§ **Work to complete**
Go through the entries below and say how many lines contain the string "frames"; write only that number.

§ **Input records**
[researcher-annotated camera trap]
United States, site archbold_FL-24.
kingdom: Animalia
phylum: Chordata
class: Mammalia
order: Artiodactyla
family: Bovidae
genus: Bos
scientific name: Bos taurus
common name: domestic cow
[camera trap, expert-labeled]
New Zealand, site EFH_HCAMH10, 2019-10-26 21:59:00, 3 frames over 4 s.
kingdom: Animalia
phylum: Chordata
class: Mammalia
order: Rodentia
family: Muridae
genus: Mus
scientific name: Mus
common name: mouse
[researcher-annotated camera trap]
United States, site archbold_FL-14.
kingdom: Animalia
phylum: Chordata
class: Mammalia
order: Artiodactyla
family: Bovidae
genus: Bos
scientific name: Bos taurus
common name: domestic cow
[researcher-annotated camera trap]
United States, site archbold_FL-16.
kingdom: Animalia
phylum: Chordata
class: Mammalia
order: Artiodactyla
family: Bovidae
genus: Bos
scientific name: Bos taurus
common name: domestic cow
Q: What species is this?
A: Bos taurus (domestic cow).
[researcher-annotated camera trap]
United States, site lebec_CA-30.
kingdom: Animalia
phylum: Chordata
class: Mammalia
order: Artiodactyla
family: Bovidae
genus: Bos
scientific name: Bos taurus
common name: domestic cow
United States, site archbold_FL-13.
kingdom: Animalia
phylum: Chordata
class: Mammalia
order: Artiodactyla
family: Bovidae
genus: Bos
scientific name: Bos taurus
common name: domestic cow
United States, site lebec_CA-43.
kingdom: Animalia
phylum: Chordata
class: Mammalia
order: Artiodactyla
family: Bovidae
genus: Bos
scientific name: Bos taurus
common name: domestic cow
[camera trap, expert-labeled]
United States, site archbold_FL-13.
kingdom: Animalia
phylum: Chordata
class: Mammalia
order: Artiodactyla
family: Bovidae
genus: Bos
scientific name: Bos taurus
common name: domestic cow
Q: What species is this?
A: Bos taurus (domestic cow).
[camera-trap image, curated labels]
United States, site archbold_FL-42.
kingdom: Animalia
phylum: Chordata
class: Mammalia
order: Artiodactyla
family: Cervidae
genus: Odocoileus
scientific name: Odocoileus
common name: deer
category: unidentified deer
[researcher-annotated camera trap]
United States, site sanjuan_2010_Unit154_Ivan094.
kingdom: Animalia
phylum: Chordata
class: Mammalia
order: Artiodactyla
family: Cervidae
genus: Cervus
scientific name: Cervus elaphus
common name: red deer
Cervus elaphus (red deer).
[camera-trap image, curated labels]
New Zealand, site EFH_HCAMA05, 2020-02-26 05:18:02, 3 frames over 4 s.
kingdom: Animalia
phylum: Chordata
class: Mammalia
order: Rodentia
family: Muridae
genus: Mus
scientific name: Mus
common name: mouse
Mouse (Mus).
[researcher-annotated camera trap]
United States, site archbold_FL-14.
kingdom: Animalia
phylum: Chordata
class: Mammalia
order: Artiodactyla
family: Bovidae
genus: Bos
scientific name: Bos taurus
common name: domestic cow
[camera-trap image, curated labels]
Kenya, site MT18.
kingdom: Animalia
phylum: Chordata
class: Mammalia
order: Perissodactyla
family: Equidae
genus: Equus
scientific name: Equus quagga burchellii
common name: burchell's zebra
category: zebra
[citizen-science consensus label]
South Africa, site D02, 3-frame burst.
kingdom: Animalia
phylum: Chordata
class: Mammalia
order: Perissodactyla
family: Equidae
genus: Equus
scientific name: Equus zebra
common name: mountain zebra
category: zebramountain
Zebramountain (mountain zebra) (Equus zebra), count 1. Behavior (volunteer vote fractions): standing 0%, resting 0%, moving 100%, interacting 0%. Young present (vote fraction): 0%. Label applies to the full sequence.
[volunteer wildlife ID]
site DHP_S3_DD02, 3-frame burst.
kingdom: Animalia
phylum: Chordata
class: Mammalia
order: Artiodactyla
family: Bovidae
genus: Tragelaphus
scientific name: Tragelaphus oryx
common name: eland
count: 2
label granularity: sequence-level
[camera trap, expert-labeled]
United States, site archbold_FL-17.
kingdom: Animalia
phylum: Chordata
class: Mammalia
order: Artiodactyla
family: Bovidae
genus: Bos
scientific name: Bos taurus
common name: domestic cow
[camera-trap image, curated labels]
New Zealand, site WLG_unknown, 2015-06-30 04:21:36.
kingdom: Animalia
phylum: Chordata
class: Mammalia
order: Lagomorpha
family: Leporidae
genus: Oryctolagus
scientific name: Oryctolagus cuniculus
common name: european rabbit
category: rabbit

§ **Answer box**
2